第7話 夏休みの推しも可愛い!!

 夏の風物詩、オアシス、1学期を乗り越えたご褒美。世の中は、夏休みで浮かれていた。

 テレビの特集は、海、プール、レジャー施設! 

 そして、高校3年生は、勉強、勉強、勉強!

 とは言ったものの、私は学校に行くがあまり勉強はしなかった。

 勉強よりも、いつ推しに会えて、偶然を装い情報収集ができるかばかり考えていた。

 この世界は、私の推し事のためにある世界なのだ!

 用が無いのに、体育教官室の前をウロウロするのはどうかと思ったから、まずは1週間使って調査をしてみることにした。

 職員室の近くにある机で、1日丸々張り込みをする事だった。

 1週間で1番会った時間が多い時間を中心に学校に来ることにしたのだ。

 昼休みのチャイムが鳴って、私のお腹の虫も鳴き始めた時のこと。

 お腹を抑えながら、推しノートと化した手帳をパラパラとめくっていた。

 誰かが階段を登ってくる音が聞こえてくる。

 丸一日居るとなると、すれ違う生徒や先生を沢山見てきた。タヌキも見た。

 勉強偽装の為に参考書の適当なページを開いた。

「お、式地さんや」

「ヘァッ」

 声で分かる、推しだ。

 心に棲んでいたモンスターが飛び出した。

 意図して育てていたわけでは無いのだが。

「ど、どうして、先生……?」

 会う回数を増やして先生と距離を縮めるための戦略だったはずなのに、逆に声をかけられてしどろもどろになってしまう。

「そりゃここが職場やからな」

 吹谷先生は当たり前のことを答える。

(聞きたいこととちょっとズレてるけどそういうところも可愛くてギャップで満点すぎる……)

 答えに満足しかけたが、頑張って踏みとどまる。

「体育教官室に居たんですか? てっきり暑いから職員室にいるものかと……」

 質問したかったことを理解したらしい先生は、ああ! と声を出した。

 それが可愛らしくて顔を歪めかけたが、歯を食いしばって耐えた。

「お腹減ったから、職員室に戻ってきてん。ご飯は職員室で食べるから」

 先生は「式地さんもご飯食べや。あ、あと、熱中症気をつけんとあかんで、倒れるで」と言って、職員室に入って行った。

(あかん、可愛いが止まらん)

 布でできているリュックを殴って気持ちを落ち着かせる。

 最後に深呼吸して、落ち着いた。そして、手帳を開いた。

『昼休み 会える』

 赤ペンで文字を書いて、縁取った。

『ちょっと天然っぽい』、『お腹が減ったから   ご飯食べにきた』『心配!!! してくれた!!!』と走り書きした。

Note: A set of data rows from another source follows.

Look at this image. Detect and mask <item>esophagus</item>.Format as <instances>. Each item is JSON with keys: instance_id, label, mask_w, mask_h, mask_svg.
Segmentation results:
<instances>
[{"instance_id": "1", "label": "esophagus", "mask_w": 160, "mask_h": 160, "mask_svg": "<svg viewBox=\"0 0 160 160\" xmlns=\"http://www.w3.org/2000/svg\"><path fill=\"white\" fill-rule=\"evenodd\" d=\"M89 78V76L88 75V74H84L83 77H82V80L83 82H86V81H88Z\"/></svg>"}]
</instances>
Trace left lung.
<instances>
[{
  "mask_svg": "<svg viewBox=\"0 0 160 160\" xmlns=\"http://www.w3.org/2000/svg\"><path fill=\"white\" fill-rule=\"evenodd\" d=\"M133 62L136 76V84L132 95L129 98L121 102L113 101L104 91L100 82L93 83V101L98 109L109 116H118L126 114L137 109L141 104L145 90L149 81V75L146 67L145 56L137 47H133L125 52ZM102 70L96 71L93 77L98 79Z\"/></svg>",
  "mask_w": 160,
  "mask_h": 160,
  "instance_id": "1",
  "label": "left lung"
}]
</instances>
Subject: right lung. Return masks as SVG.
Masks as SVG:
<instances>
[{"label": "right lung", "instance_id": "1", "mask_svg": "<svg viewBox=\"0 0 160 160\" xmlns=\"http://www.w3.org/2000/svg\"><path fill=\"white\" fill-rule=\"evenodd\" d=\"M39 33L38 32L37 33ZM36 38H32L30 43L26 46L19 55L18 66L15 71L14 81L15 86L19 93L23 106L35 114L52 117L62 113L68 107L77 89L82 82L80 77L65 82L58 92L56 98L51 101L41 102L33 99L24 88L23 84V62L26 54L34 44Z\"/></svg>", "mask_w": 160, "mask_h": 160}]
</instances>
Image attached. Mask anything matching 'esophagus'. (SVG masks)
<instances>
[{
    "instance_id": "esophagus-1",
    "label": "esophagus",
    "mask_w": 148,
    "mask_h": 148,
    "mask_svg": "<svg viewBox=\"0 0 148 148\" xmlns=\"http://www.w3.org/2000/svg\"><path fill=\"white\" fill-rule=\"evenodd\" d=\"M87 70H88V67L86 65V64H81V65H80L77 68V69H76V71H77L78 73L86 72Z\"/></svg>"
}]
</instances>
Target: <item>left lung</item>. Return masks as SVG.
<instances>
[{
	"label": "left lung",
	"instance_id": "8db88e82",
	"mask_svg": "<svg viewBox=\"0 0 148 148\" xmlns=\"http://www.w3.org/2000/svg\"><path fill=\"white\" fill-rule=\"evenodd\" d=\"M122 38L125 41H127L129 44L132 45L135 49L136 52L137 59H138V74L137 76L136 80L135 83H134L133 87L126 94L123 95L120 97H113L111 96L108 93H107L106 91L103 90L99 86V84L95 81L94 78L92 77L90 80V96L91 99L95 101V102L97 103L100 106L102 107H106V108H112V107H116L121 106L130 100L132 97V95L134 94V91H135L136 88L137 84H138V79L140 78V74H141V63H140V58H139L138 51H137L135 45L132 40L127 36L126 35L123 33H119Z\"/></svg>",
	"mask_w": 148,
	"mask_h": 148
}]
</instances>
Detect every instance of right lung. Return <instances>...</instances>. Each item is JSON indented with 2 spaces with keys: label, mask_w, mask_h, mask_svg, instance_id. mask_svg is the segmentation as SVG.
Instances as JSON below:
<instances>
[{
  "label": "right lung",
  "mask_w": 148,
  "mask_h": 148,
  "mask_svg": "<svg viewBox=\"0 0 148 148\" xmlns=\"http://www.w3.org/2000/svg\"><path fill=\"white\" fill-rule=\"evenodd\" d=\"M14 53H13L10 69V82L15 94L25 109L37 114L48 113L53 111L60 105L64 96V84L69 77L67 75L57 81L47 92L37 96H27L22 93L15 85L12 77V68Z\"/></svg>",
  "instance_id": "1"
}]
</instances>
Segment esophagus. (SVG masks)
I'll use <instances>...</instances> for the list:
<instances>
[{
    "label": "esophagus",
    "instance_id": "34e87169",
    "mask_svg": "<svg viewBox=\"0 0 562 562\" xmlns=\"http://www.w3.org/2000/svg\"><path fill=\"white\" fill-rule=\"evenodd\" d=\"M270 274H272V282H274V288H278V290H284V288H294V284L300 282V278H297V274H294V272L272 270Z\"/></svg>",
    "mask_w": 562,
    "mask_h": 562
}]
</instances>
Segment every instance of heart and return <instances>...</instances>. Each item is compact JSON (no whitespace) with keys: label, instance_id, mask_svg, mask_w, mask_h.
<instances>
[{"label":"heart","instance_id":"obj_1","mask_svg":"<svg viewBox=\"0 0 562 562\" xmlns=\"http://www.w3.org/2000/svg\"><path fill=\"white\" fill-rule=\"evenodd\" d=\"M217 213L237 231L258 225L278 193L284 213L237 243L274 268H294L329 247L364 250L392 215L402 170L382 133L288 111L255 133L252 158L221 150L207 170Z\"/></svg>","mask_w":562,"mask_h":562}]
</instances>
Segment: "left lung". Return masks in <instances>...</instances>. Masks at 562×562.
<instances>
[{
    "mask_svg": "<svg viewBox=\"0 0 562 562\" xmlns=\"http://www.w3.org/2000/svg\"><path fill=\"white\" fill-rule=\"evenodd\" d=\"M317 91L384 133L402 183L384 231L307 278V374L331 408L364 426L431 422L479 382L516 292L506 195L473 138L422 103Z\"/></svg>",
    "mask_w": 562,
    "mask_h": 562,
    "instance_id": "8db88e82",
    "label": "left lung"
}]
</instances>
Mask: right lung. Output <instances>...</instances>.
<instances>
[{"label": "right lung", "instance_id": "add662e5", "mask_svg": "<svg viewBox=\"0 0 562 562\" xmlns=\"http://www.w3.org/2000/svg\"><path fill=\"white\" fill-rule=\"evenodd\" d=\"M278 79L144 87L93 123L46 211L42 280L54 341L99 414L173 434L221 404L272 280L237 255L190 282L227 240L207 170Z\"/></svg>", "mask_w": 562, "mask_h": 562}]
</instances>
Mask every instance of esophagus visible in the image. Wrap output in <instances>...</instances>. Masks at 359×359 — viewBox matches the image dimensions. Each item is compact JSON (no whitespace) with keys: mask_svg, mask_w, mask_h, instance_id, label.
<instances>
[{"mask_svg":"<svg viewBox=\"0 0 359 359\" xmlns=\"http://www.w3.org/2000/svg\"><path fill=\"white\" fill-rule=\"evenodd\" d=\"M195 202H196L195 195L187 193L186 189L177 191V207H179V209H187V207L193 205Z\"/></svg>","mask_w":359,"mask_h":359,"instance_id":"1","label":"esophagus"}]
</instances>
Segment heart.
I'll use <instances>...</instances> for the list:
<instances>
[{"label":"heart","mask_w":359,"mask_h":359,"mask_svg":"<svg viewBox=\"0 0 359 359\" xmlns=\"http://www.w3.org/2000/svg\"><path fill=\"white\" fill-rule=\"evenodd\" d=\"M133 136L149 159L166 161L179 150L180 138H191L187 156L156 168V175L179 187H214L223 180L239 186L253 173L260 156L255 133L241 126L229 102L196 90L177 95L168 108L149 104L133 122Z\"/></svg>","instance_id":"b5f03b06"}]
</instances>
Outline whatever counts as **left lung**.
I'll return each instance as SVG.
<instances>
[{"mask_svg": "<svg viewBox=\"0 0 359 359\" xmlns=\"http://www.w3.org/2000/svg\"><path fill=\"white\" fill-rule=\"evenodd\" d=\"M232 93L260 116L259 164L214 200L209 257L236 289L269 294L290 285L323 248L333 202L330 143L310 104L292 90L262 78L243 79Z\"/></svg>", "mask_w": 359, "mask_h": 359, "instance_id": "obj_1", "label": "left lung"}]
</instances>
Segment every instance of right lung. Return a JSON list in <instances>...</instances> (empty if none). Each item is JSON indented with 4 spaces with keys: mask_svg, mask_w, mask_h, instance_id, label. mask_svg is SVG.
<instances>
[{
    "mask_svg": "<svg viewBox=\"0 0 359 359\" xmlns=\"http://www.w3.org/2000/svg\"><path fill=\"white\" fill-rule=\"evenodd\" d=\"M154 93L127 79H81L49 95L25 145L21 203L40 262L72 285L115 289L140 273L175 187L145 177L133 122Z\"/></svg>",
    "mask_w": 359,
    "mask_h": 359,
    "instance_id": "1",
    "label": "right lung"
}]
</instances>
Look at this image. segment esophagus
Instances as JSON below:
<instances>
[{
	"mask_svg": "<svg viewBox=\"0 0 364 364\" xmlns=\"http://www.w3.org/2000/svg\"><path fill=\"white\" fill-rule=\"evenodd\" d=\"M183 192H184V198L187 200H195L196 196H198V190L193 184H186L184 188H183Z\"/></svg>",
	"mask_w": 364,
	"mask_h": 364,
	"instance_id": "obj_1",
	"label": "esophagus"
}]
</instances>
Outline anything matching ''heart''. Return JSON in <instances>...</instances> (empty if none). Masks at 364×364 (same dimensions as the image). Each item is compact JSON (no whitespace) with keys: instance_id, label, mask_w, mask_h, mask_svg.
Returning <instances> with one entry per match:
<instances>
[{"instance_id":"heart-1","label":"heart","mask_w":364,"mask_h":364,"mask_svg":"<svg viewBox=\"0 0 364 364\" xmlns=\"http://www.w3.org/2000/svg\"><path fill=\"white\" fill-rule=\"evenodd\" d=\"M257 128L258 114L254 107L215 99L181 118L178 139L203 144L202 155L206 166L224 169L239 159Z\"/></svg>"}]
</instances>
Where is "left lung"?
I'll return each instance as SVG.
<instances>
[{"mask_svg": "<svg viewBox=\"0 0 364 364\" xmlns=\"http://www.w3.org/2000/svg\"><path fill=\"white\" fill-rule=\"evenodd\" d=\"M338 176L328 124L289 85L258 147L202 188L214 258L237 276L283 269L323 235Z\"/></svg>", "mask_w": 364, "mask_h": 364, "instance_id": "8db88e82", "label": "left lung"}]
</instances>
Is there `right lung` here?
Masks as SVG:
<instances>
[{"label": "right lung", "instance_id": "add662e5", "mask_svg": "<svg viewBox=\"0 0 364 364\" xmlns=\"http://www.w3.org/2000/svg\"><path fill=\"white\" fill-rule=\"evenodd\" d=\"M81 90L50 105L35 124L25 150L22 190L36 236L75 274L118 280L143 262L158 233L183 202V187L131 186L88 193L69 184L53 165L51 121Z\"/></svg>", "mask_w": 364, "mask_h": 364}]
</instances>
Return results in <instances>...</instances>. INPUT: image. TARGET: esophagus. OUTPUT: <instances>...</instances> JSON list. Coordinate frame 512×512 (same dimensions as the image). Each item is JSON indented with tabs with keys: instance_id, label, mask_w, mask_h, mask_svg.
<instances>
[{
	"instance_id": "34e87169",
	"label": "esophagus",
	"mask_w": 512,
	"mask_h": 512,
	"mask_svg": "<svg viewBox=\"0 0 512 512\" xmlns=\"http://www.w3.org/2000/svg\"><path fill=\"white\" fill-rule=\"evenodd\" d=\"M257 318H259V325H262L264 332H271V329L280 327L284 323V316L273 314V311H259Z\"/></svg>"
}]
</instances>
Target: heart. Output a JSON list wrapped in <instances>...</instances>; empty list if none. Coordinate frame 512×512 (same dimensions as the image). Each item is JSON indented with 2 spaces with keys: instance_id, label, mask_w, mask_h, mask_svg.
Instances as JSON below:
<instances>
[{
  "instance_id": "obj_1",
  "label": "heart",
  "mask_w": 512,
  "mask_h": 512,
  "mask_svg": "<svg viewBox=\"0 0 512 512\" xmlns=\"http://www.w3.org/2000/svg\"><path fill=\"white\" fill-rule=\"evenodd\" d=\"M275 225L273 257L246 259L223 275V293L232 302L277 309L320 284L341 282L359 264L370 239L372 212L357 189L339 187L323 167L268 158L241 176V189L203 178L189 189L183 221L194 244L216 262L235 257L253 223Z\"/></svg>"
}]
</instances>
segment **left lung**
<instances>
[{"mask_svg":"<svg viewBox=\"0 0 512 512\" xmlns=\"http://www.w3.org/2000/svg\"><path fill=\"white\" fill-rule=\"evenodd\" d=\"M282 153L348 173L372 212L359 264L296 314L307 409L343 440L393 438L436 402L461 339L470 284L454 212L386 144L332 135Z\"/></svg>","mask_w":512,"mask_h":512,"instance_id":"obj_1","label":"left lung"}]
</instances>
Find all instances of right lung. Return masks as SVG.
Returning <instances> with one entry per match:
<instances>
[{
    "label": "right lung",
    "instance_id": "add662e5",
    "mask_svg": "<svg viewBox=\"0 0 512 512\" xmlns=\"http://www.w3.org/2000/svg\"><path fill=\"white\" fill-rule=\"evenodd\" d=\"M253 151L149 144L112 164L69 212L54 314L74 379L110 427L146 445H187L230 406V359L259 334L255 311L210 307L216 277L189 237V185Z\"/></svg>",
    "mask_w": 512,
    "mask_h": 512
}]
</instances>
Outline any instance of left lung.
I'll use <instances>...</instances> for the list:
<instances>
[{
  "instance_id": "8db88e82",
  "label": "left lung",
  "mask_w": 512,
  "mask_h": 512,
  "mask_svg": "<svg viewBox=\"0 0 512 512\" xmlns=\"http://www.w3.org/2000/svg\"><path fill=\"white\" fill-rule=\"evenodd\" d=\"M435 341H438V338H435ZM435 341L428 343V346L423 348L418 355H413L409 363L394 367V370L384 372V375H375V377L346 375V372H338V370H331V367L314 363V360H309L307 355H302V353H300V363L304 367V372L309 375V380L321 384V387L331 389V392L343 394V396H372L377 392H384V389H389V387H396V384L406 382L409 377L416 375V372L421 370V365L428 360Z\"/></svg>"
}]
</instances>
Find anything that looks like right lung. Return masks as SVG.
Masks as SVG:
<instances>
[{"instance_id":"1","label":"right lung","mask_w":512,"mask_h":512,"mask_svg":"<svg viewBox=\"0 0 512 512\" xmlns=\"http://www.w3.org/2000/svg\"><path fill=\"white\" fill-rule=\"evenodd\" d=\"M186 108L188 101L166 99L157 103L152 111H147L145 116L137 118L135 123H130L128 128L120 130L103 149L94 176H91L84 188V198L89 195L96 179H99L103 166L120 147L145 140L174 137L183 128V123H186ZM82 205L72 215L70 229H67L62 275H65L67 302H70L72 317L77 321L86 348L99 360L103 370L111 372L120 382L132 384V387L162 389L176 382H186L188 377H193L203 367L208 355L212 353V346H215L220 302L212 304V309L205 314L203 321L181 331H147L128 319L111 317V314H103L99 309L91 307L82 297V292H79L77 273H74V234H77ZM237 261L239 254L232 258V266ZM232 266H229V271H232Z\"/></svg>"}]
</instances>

 書いている途中も可愛い所を思い出して、荒ぶりかけたが何度も机に突っ伏して抑え込んだ。

 1週間の統計は、やはり昼休みに会えることを指していた。私はこの日から、昼休みを中心に学校に来ようと決めた。


 家に帰っていつもの掲示板を開いた。

『今日は先生の可愛い言動を聞いてしまって嬉しすぎて涙出た』

 1番に反応してくれたのはいつもの友達だった。

『夏休みなのに学校行ってるんだね、えらいね』

『ありがとう。今日天然っぽいところを見つけてしまった、お腹減ったとかいってて可愛くて悶えた』

『めっちゃ好きじゃん。まあよかったね』

 私は他にもあるんだよと続けて、満足するまで書き込んだ。